Copy out the NLTK feature grammar notes below word for word, from start to end.

Passage to read -
- - - - -

Note that Section 3 in Chpater 9 goes too deep into a feature-based grammar and syntactic theory. Feel free to read it if you find it interesting but expect to find some parts unclear or shallow. Also it is useful to know what are the limits of the implementation of feature-based grammars in NLTK.

In [None]:
# nltk.download('book_grammars') # download predefined grammars
from nltk.grammar import FeatureGrammar
from nltk.parse.featurechart import FeatureChart, FeatureChartParser
from nltk.featstruct import Feature
from typing import List

In [None]:
# The grammar is taken from grammars/book_grammars/feat0.fcfg
GR1 = """

- - - - -

Stored data -
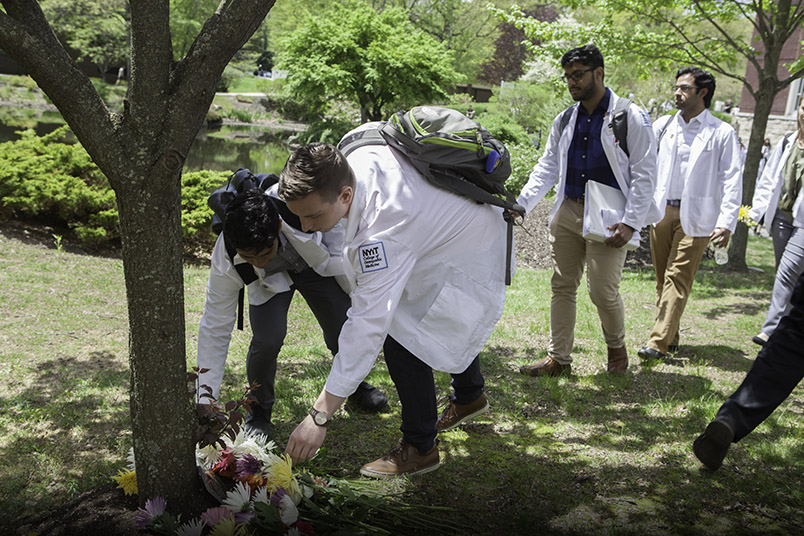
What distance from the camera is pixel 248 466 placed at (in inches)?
108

- - - - -

Correct result -
Note that Section 3 in Chpater 9 goes too deep into a feature-based grammar and syntactic theory. Feel free to read it if you find it interesting but expect to find some parts unclear or shallow. Also it is useful to know what are the limits of the implementation of feature-based grammars in NLTK.

In [None]:
# nltk.download('book_grammars') # download predefined grammars
from nltk.grammar import FeatureGrammar
from nltk.parse.featurechart import FeatureChart, FeatureChartParser
from nltk.featstruct import Feature
from typing import List

In [None]:
# The grammar is taken from grammars/book_grammars/feat0.fcfg
GR1 = """